**EXERCISE TEXT**
Against the grain
The etching is based on the famous Biblical story in Genesis, which also occurs, quite differently, in the Quran. It is the story of a failed attempt at seduction by a woman of high social status, who falls in love with the handsome servant of her husband. He has beauty, she has status. But she remains female, which severely qualifies her status.
It is in both classical-religious versions as well in the many depictions and dramatical enactments and novelistic retelling, such as Thomas Mann’s novel Joseph and his Brothers from 1948, seen through the mind of the enamored woman as, in turn, embedded in the view of the social group for which the versions are told. The woman, who is nameless in the canonical versions, only indicated as “the wife of Potiphar”, tried to get Joseph/Yusuf to make love to her. Thomas Mann gives her a name, though. When he refused, she grabbed his coat. She did this at first to withhold him from leaving her, but she subsequently used it as evidence to accuse him to her husband of having attempted to rape her –– her desire transformed into his crime. The husband responds by imprisoning him.
As a widespread, folkloric tale, this is a nasty story of misogyny; the story of a deceptive and sexually over-charged woman, who abuses her high position in the house to get her husband’s favorite servant to become her lover. The story is well known; it belongs to the genre of the “bad step-mother”, like Snow-White, Cinderella, and many others. All over the world, such stories serve to project bad sexual adventures on figures of wicked women, so as to blame the female sex for everything that goes wrong between men and women. They feed the suspicion, fear, and hatred of women in men.
But Rembrandt, whose art is frequently going against the grain of such generalized ideological unfairness, in this case, too, plays with and against that ideological bias. Playing with: evoking, in superficially realistic depictions, the well-known bias; playing against: using original, deviating details and subtleties to counter such interpretations.

**DATASET EXCERPTS**
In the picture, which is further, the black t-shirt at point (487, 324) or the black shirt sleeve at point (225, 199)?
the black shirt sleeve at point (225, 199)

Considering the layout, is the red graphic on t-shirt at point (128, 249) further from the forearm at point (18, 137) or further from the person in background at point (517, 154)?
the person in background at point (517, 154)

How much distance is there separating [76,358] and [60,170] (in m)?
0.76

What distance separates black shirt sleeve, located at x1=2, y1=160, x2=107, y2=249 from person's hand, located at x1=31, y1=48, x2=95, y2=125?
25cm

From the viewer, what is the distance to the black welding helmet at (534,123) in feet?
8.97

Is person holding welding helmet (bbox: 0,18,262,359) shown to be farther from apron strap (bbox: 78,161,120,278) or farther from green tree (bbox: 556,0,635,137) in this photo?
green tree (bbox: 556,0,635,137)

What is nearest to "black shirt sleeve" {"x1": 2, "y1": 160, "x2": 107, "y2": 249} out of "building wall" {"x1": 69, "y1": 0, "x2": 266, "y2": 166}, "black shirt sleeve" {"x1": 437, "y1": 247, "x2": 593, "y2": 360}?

---

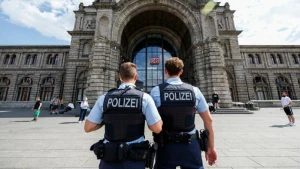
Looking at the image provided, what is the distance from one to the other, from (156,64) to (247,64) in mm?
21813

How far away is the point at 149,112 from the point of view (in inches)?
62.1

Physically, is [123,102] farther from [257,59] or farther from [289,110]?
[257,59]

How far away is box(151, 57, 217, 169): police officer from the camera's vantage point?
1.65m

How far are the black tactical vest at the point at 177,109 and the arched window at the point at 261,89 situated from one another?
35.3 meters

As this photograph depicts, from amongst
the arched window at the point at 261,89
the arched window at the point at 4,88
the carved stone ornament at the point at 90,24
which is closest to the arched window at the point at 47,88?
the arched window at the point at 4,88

--

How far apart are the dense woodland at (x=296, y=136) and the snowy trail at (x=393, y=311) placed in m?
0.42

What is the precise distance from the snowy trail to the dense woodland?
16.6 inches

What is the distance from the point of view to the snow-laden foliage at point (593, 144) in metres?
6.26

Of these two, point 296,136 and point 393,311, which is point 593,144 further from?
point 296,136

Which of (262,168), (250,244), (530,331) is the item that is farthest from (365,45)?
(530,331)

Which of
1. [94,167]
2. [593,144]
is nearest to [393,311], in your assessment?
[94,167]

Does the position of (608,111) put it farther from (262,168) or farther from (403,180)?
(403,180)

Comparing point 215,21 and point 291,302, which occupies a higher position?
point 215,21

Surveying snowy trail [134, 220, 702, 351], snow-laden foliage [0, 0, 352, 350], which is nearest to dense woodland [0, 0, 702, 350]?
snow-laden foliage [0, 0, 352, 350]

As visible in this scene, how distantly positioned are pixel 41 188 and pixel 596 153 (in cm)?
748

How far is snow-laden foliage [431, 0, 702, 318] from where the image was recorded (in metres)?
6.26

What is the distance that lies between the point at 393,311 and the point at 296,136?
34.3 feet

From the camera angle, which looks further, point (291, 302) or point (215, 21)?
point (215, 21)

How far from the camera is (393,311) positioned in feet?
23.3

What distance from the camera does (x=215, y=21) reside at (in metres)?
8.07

**ABOUT THIS EXERCISE**
Reproduce everything in the piece on Rembrandt's etching from "As a widespread, folkloric" down to "women in men.". The material has nothing to do with this.

**RESPONSE**
As a widespread, folkloric tale, this is a nasty story of misogyny; the story of a deceptive and sexually over-charged woman, who abuses her high position in the house to get her husband’s favorite servant to become her lover. The story is well known; it belongs to the genre of the “bad step-mother”, like Snow-White, Cinderella, and many others. All over the world, such stories serve to project bad sexual adventures on figures of wicked women, so as to blame the female sex for everything that goes wrong between men and women. They feed the suspicion, fear, and hatred of women in men.